Of 28,469 pregnancies included 1,022 (3.59%) were identified with clinically significant fetal chromosome abnormalities, including 587 aneuploidies (2.06%) and 435 (1.53%) pathogenic (P) / likely pathogenic (LP) CNVs. P/LP CNVs were found in all chromosomes, but the distribution was not uniform. Among them, P/LP CNVs in chromosomes 16, 22, and X exhibited the highest frequencies. In addition, P/LP CNVs were most common on distal ends of the chromosomes and in low copy repeat regions. Recurrent microdeletion/microduplication syndromes (MMS) accounted for 40.69% of total P/LP CNVs. The size of most P/LP CNVs (77.47%) was < 3 Mb.

Conclusions

In addition to aneuploidies, the scope of extended NIPS should include the currently known P/LP CNVs, especially the regions with recurrent MMS loci, distal ends of the chromosomes, and low copy repeat regions. To be effective detection should include CNVs of < 3 Mb. Meanwhile, sufficient preclinical validation is still needed to ensure the clinical effect of extended NIPS.

Peer Review reports

Background

Chromosomal abnormalities are the most common genetic etiology of birth defects. Therefore, every pregnant woman should be offered the choice of early screening for chromosomal abnormalities [1, 2]. The fetal chromosomal abnormalities mainly include aneuploidies and unbalanced chromosomal rearrangements, which include copy number variants (CNVs). Unlike the incidence of aneuploidy which increases with maternal age, the incidence of CNVs is independent of maternal age [3,4,5]. For patients of any age with a normal ultrasound and karyotype, the chance of carrying pathogenic(P)/likely pathogenic (LP) CNVs is greater than 1%, similar to the age-related risk of aneuploidy in the fetus of a 38 year old pregnant woman [6, 7]. Array comparative genomic hybridization (aCGH), first proposed in 1997, has served as a robust and effective approach to screen for CNVs [8]. In recent years, CNV analysis based on next generation sequencing (NGS) technology has been widely applied in clinical practice, with the advantages of high resolution, high throughput, and low cost [9, 10].
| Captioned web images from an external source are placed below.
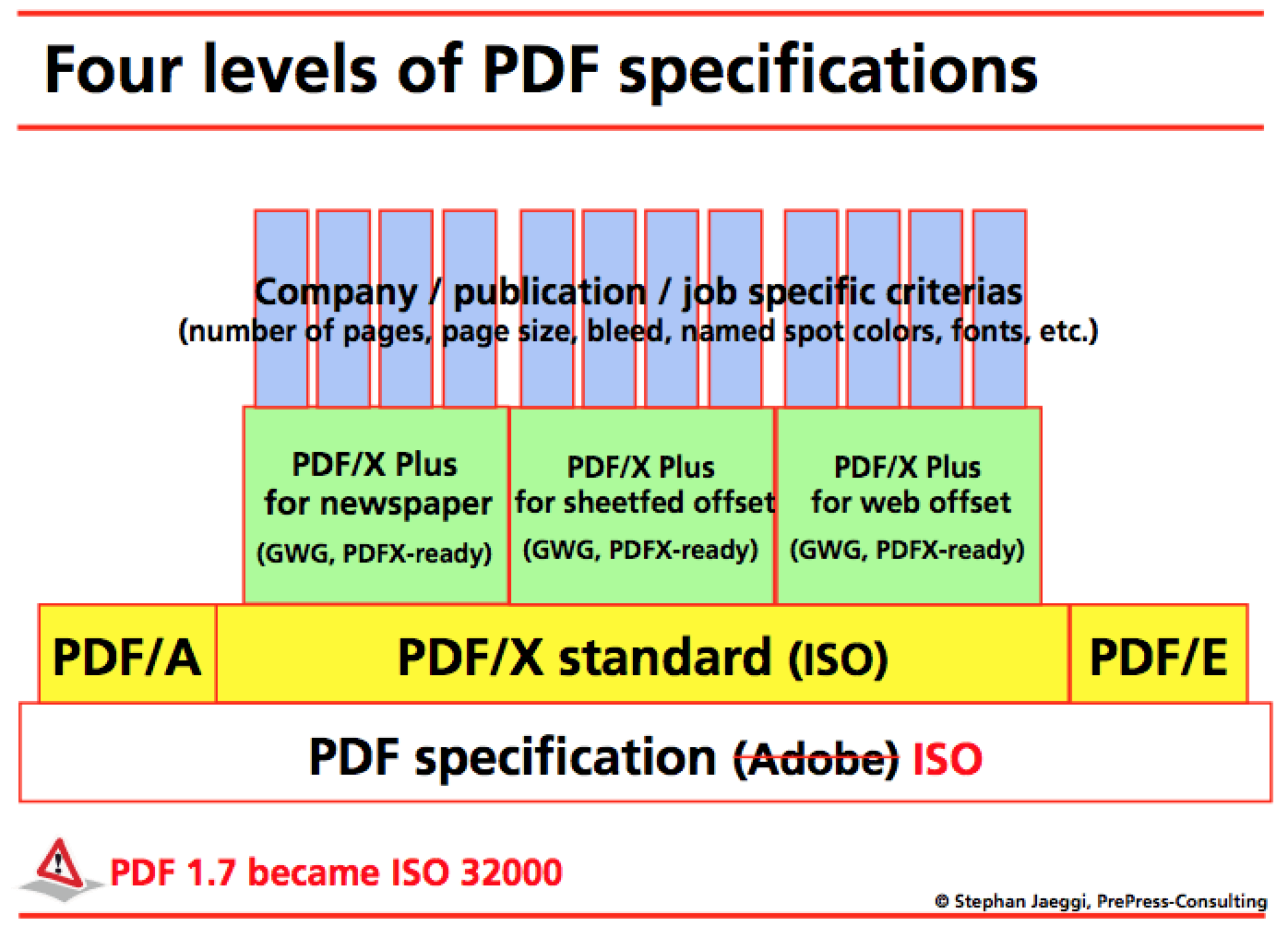 Four Levels of PDF specifications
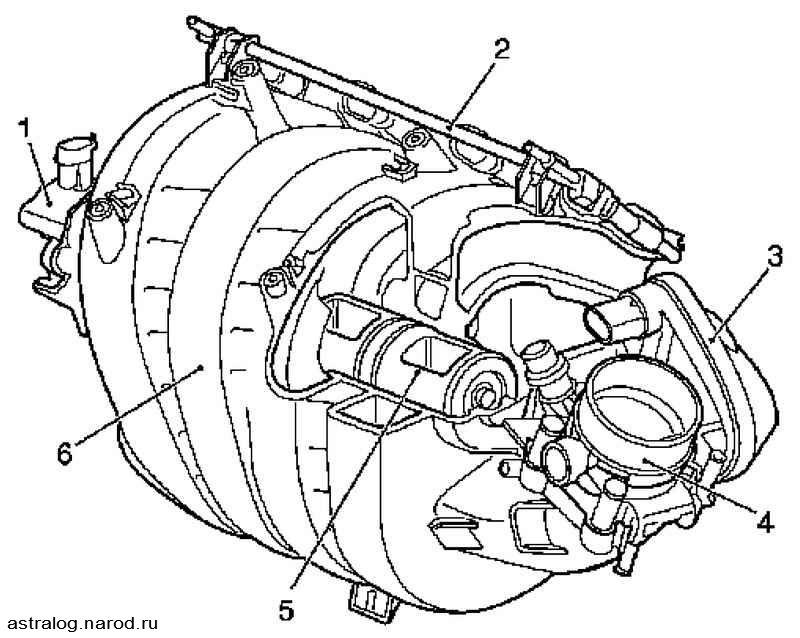 2 – топливная шина;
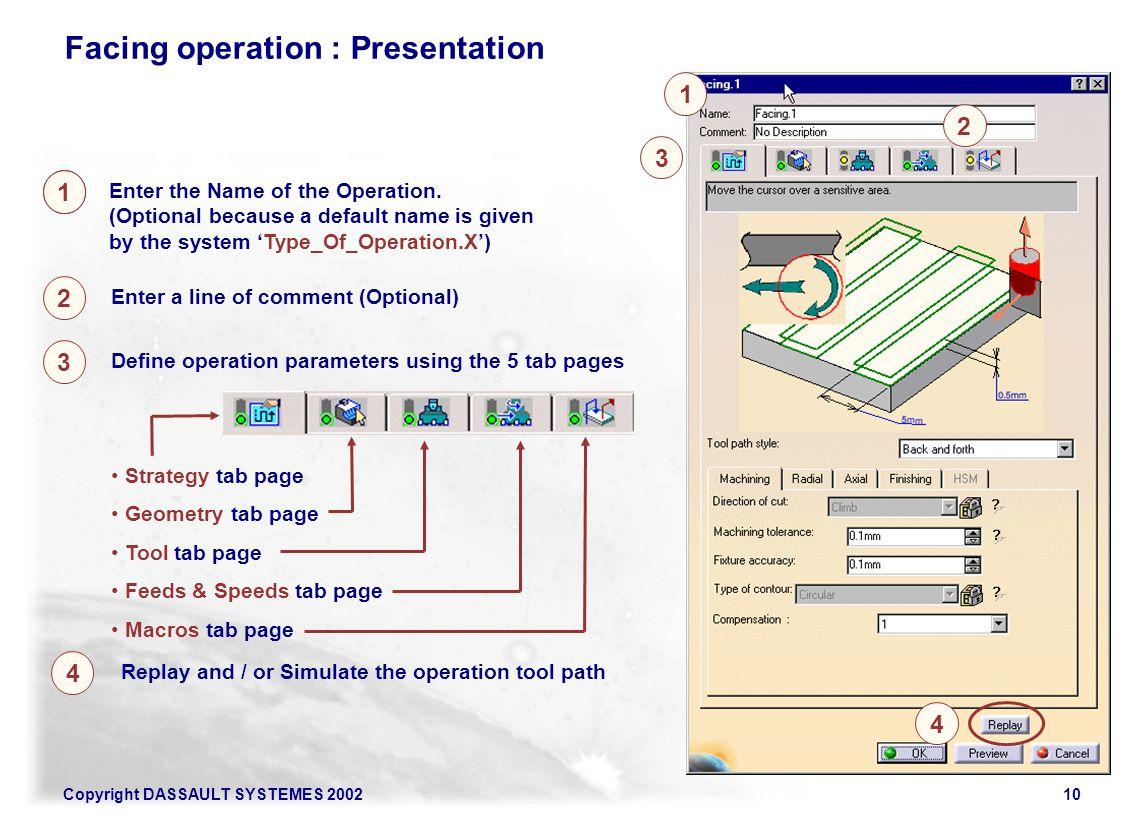 Facing operation : Presentation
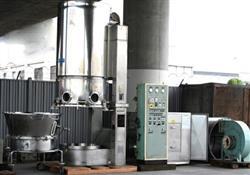 Image AEROMATIC S-6 Fluid Bed Spray Granulator 345870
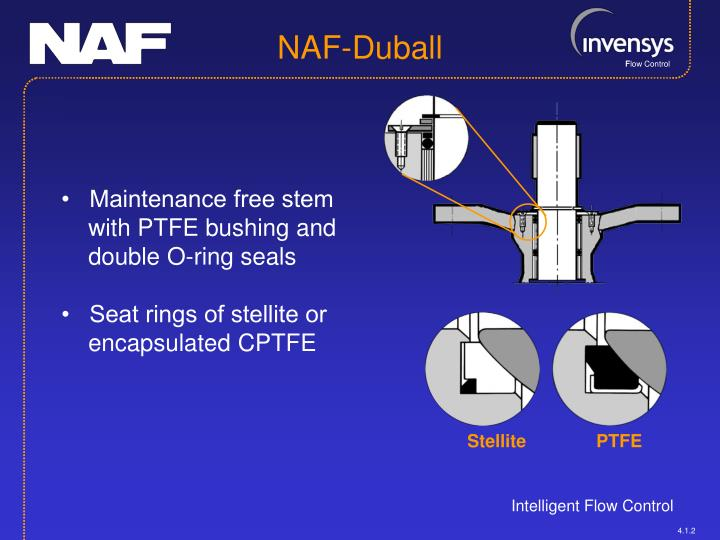 •   Maintenance free stem with PTFE bushing and double O-ring seals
The detection of CNVs is mainly incidental following invasive procedures conducted due to abnormal ultrasound findings. Because of the risk of fetal loss caused by interventional prenatal diagnostic procedure, most pregnant women with a normal fetal ultrasound preferred prenatal screening to assess the risk of fetal chromosome abnormalities. Maternal serum biochemical markers screening has been used in clinic for several decades, assessing the risk of fetal trisomy 21 and 18 and open neural tube defects. However, the efficiency of this method is not satisfactory. For example, at a false positive rate of 5%, the detection rate of trisomy 21 with the first and second trimester biochemical screening was 82–87% or even lower [11, 12].

Noninvasive prenatal screening (NIPS), based on the analysis discovery of cell free DNA in maternal plasma and the development of NGS technology, has revolutionized the prenatal screening of fetal chromosome abnormalities [13]. NIPS has been recognized as a reliable method to screen trisomy 21, 18 and 13. A recent meta-analysis showed that the detection rate of trisomy 21, 18 and 13 are 99.7%, 97.9% and 99.0%, respectively, and the false positive rate is 0.04% [14]. In addition to its success in detecting common aneuploidies, many literatures reported that extended NIPS has been used with the aim to detect other aneuploidies and CNVs [15,16,17,18,19]. The majority of commercial extended NIPS platforms target common aneuploidies and several common microdeletion/microduplication syndromes (MMS) including 1p36 deletion syndrome, Cri du Chat syndrome, Angelman/ Prader–Willi syndrome, and DiGeorge syndrome [16, 17]. At the same time, some researchers reported that extended NIPS was used to detect both aneuploidies and genome-wide MMS [18, 19]. In December 2022, ACMG strongly recommended that all pregnant women be screened for fetal trisomies 21, 18, 13 and sex chromosome aneuploidies (SCAs) by NIPS. For CNVs, if requested by pregnant women, NIPS can be offered for 22q11.2 deletion syndrome, and it is not recommended to use NIPS for genome-wide CNV screening [2].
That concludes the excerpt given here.